There is also the ambiguity surrounding
consent; donations only come from one half of the broken
relationship. Given that at the level of ownership these objects were
once shared between two, is it ethically acceptable for them to be
unilaterally made public? While the majority of the exhibits have the
sad old tale to tell of a couple drifting apart, there are also a
fair few where wounds are clearly still raw and the wrongs of the
cheating partner are laid bare. Here we're not so far from the territory of revenge porn. On the donors page of the Museum's website there is
a striking failure to address this concern. Anonymity of person is
presumably the sine qua non of ethical reassurance. But should
objects themselves not have the right to be forgotten too?

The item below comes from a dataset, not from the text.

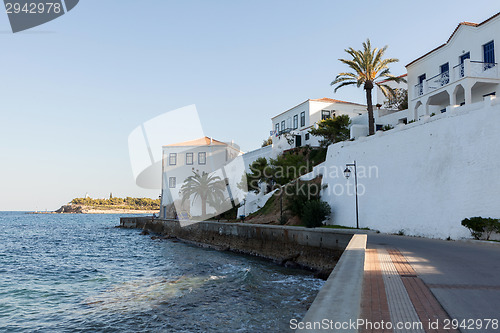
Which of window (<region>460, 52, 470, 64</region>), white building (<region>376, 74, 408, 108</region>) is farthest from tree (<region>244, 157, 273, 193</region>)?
window (<region>460, 52, 470, 64</region>)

The parts of the exhibition that are
most worth remembering are those that don't so obviously call into
question the dubious motivations of their donors. They are the ones
that really think about how an object can come to stand in, however
subjectively, for emotionally involved life experiences. And as these
are some of the most important experiences in our lives, do those
involved, to use a Benjaminian term, come alive through the
objects that emerge during these moments? One admirably
self-analytical text describing a 30 year old toy still preserved in
its packaging captures this curious form of objectification. The
donor writes of how he gave this item to a former girlfriend and
has come to see in it everything that was doomed to fail about their
relationship: his controlling nature, seeking to mould things to his
own will and often unable to attend to the feelings and desires of
his partner. He, the same age as the toy, was not ready to open
himself up or perhaps, although not said, grow up.
The received meaning of objects is so
often at odds with what they have come to represent for the exs. In a
brilliant instance of curatorial thwarting of expectations*, a
jewellery set is exhibited alongside a banknote. In the text
accompanying the jewellery we discover that the partner who gifted
this set was a philanderer and repeatedly exploited the donor/author.

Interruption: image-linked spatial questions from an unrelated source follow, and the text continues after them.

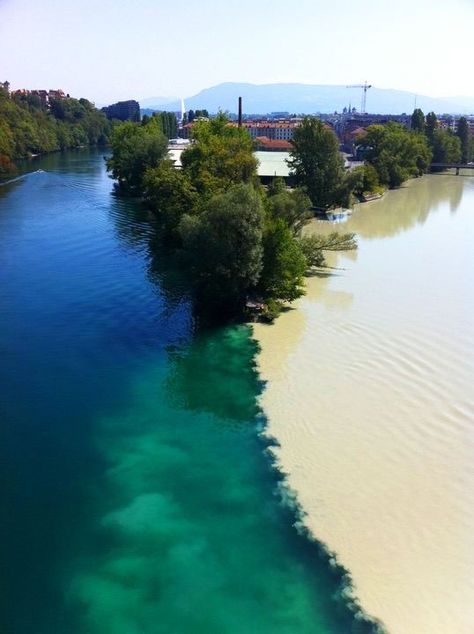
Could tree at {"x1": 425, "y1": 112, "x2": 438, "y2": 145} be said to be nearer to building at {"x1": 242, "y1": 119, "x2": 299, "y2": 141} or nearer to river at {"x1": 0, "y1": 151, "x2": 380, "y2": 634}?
building at {"x1": 242, "y1": 119, "x2": 299, "y2": 141}

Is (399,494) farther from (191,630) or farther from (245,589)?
(191,630)

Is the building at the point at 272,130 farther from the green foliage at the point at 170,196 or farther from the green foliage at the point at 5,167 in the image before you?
the green foliage at the point at 170,196

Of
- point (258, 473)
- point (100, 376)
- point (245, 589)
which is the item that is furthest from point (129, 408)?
point (245, 589)

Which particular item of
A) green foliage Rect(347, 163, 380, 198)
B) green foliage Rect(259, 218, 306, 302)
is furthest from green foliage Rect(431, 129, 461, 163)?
green foliage Rect(259, 218, 306, 302)

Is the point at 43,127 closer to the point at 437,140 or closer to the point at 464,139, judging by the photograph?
the point at 437,140

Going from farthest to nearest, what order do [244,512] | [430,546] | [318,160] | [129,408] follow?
[318,160] < [129,408] < [244,512] < [430,546]

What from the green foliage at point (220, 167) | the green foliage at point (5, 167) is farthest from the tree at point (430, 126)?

Pretty but worthless, she concludes. The Turkish banknote
tells of quite a different relationship. The setting is a first
dinner date: he settles the bill and refuses to accept any
contribution from her. Later on, as they are parting, she slips a
note into his coat which he discovers the next day. He puts the note
in his wallet with the intention of returning it but it ends up
remaining there untouched and functioned as a kind of lucky charm for
two years, the length of their relationship.

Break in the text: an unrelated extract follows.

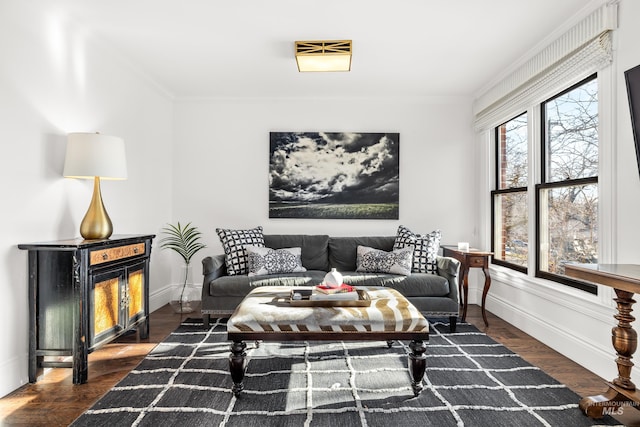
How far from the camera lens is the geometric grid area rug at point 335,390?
2045mm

In using the vocabulary of mementos,
notions of containing and anchoring give what I'm talking about a
degree of unearned fixity. It is precisely what is so subjective
about objectification that makes the exhibition such a fascinating thing. They are not symbols because they do not aspire to any
universal significance; they are merely things that straddle the
boundary between two specific meanings. Is there a better way to
think about objects when they become tangled up in this ontological
game of public/private Twister? Divorced from their original utility
or purpose but through the act of being witnessed and shared taking
on new meanings, the objects of the Museum have a similar quality to
that of evidence in a courtroom. They testify for the time, energy and
emotion that we put into relationships.They are the physical markers
of this experience and it would be a tragedy if they were to vanish
into the algorithmic ether along with books and films and all the other things that once were real.